這時我不由自主地走到垃圾桶旁,撿出了桶裡的信用卡收據,以便查一查尼克整夜的行蹤……儘管這確實不關我的事,儘管尼克知道後會大發雷霆。收據上顯示著兩個酒吧、兩個脫衣舞俱樂部,我的眼前幾乎可以浮現出他在這些地方和朋友們談起我的景象,因為他一定已經提起過自己是多麼容易脫身,於是也一定已經提起過我。我想象著他們一群人待在那家昂貴的脫衣舞俱樂部裡,那些奢華的俱樂部讓男人們相信他們仍然是這個世界的主宰,女人命中註定要為他們做奴做僕。那些俱樂部裡的音響故意開得震耳欲聾,免得人們費神開口說話,一個女人跨坐在我丈夫的身上(他還發誓一切不過是鬧著玩呢),一頭長髮在後背上起伏,兩片嘴唇透著光澤,但我卻不應該為此覺得芒刺在背:這不過是兄弟們尋歡作樂而已,我應該一笑置之,當一個輸得起的人。

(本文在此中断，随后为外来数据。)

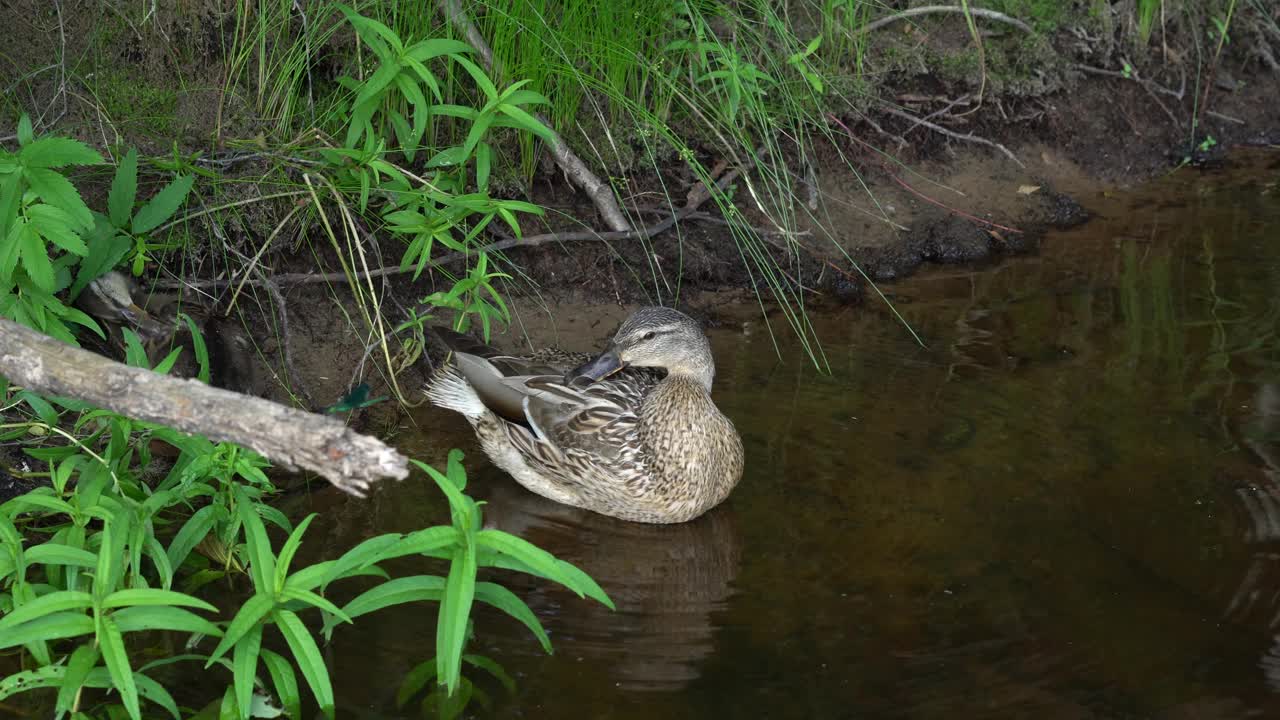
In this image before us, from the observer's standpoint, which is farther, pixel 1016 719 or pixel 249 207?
pixel 249 207

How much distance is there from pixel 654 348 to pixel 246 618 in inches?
77.2

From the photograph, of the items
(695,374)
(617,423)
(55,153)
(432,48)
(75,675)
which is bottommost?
(617,423)

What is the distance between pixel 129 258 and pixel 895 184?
156 inches

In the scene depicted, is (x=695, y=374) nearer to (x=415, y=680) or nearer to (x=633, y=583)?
(x=633, y=583)

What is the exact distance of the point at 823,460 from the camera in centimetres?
461

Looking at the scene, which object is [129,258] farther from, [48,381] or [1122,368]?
[1122,368]

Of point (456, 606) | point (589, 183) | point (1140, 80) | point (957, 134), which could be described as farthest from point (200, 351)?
point (1140, 80)

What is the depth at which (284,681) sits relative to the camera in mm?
3199

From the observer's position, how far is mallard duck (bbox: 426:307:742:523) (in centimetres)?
436

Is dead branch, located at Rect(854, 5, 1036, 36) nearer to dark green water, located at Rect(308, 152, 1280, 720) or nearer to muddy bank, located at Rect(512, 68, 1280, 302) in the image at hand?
muddy bank, located at Rect(512, 68, 1280, 302)

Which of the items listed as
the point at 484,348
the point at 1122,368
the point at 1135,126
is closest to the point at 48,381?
the point at 484,348

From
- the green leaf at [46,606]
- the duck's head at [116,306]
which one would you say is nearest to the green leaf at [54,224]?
the duck's head at [116,306]

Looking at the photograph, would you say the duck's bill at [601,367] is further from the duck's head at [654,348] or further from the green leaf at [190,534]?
the green leaf at [190,534]

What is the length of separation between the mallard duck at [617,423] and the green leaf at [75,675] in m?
1.75
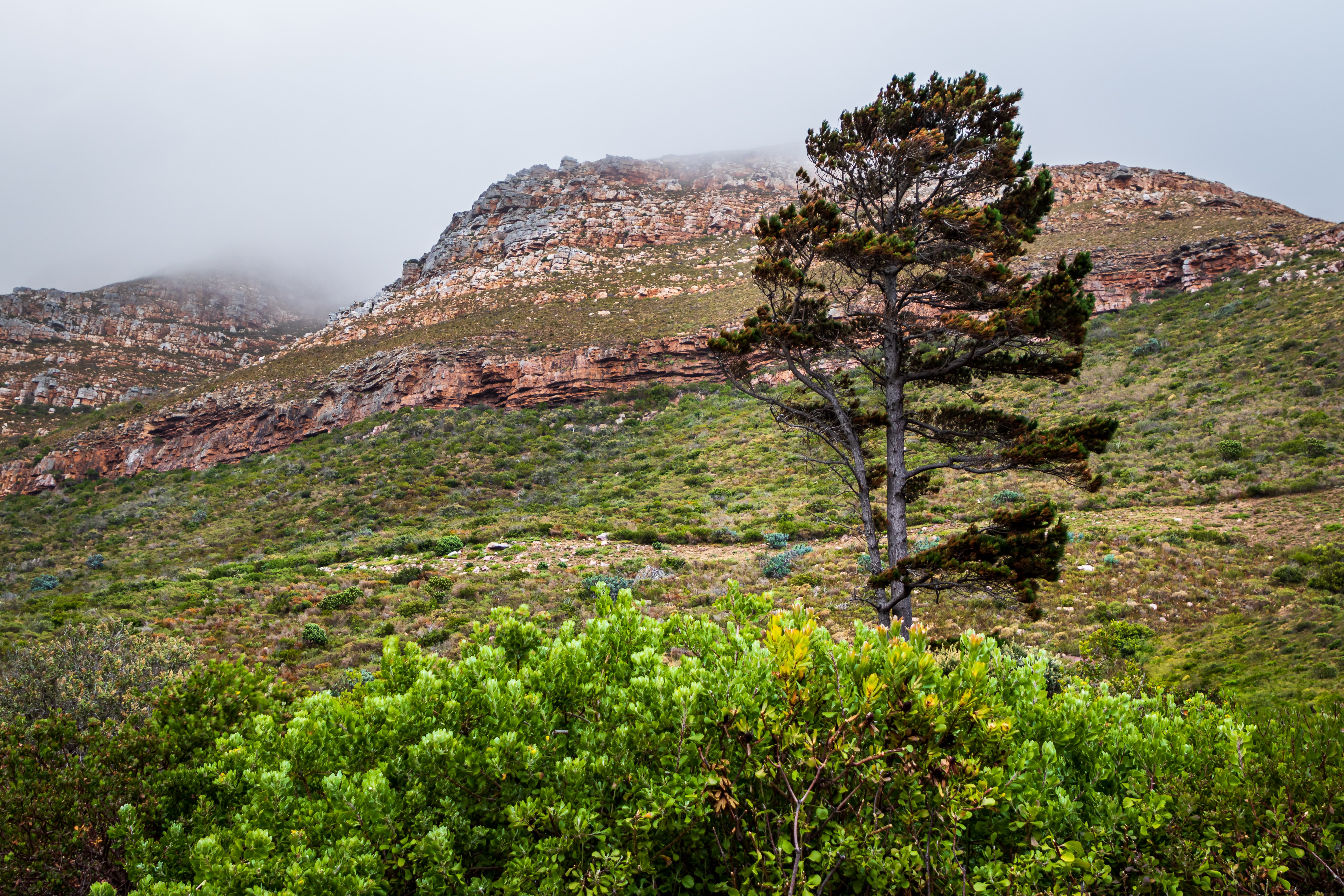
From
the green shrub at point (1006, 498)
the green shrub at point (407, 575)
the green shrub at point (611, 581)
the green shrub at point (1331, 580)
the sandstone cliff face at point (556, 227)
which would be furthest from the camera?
the sandstone cliff face at point (556, 227)

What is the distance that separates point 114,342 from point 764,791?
3217 inches

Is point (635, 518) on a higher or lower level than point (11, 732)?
lower

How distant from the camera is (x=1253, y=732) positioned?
2916 millimetres

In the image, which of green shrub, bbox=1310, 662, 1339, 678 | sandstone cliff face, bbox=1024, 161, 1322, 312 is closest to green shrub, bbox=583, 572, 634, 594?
green shrub, bbox=1310, 662, 1339, 678

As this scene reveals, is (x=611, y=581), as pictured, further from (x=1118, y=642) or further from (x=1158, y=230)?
(x=1158, y=230)

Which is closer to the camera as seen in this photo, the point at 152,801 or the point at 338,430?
the point at 152,801

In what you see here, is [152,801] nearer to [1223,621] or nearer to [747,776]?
[747,776]

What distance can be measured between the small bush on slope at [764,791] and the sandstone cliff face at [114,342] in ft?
215

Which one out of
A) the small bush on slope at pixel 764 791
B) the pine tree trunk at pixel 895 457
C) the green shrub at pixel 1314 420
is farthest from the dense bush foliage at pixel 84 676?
the green shrub at pixel 1314 420

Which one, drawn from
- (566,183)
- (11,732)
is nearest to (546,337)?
(566,183)

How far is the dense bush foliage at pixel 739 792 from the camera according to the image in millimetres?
2146

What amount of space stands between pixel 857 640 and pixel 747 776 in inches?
49.0

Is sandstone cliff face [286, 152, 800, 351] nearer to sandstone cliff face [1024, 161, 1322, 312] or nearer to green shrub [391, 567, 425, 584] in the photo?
sandstone cliff face [1024, 161, 1322, 312]

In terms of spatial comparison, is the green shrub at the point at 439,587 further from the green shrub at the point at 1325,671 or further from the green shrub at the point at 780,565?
the green shrub at the point at 1325,671
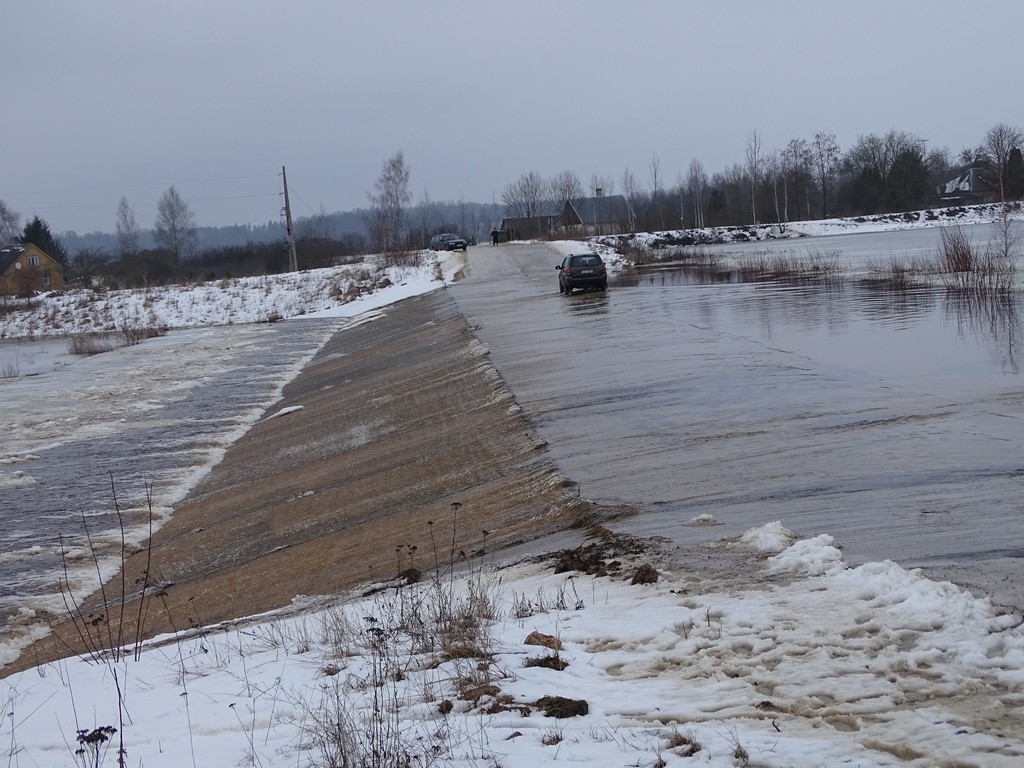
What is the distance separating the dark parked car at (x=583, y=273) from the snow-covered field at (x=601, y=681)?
29386 millimetres

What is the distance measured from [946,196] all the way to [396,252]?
2802 inches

我展開那張皺巴巴的便條紙,一眼看到了女孩的筆跡——“漢娜”,上面還有一個電話號碼。我倒希望這個情節能夠翻版那些電影橋段,女孩們有些“甜心”或“斑比”之類蠢頭蠢腦的名字,簡直傻到足以讓人翻個白眼,但那張字條上的名字卻叫作漢娜,這是一個有血有肉的女人,大概和我差不多。尼克從來沒有揹著我劈腿,他發過誓,但我也知道他出軌的機會數不勝數。我可以問問他關於漢娜的事情,而他會說“我壓根兒不知道她為什麼會給我她的電話號碼,但我不希望表現得很粗魯,於是就收下了”。他說的可能是事實,也可能不是。他說不定在瞞著我出軌,而他永遠不會開口承認,還會因為我沒有發覺異樣而越來越看輕我。他會看著坐在早餐桌對面傻傻地吃著麥片的我,於是心下明白我是個傻瓜。誰會尊重一個傻瓜呢?
我又流下了眼淚,手裡握著漢娜的字條。
非要揪著一群哥們兒尋歡作樂的一晚不放,還把這個雪球越滾越大,想象成了一場會破壞婚姻的出軌,這種做法非常女孩子氣,對吧?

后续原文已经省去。